Assigned task
The records that follow should be returned exactly, pictures excluded.
[Exercise material Boundary: Start]
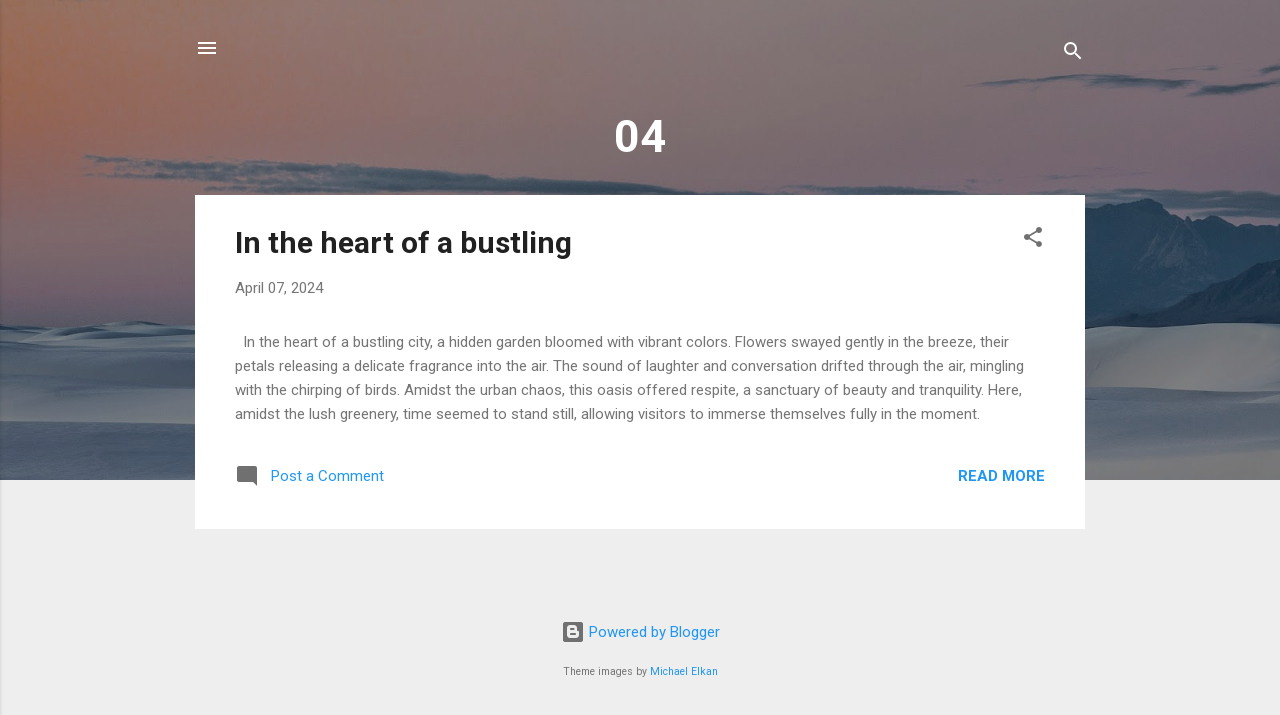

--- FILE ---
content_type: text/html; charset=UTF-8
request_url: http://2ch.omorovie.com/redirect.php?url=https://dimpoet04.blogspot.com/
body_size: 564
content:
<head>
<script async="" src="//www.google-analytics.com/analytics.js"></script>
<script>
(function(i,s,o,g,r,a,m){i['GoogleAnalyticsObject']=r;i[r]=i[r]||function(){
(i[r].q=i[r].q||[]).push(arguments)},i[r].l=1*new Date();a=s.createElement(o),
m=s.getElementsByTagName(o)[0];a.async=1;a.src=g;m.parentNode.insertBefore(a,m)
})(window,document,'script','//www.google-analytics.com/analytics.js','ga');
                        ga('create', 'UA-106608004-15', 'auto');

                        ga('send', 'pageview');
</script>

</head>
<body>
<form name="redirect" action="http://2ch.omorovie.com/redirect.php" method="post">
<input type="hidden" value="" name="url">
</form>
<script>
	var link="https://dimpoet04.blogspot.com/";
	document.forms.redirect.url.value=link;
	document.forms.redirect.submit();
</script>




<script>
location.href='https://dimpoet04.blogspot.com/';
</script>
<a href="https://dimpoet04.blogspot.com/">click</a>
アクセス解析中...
[Exercise material Boundary: End]
Answer
--- FILE ---
content_type: text/html; charset=UTF-8
request_url: http://2ch.omorovie.com/redirect.php?url=https://dimpoet04.blogspot.com/
body_size: 564
content:
<head>
<script async="" src="//www.google-analytics.com/analytics.js"></script>
<script>
(function(i,s,o,g,r,a,m){i['GoogleAnalyticsObject']=r;i[r]=i[r]||function(){
(i[r].q=i[r].q||[]).push(arguments)},i[r].l=1*new Date();a=s.createElement(o),
m=s.getElementsByTagName(o)[0];a.async=1;a.src=g;m.parentNode.insertBefore(a,m)
})(window,document,'script','//www.google-analytics.com/analytics.js','ga');
                        ga('create', 'UA-106608004-15', 'auto');

                        ga('send', 'pageview');
</script>

</head>
<body>
<form name="redirect" action="http://2ch.omorovie.com/redirect.php" method="post">
<input type="hidden" value="" name="url">
</form>
<script>
	var link="https://dimpoet04.blogspot.com/";
	document.forms.redirect.url.value=link;
	document.forms.redirect.submit();
</script>




<script>
location.href='https://dimpoet04.blogspot.com/';
</script>
<a href="https://dimpoet04.blogspot.com/">click</a>
アクセス解析中...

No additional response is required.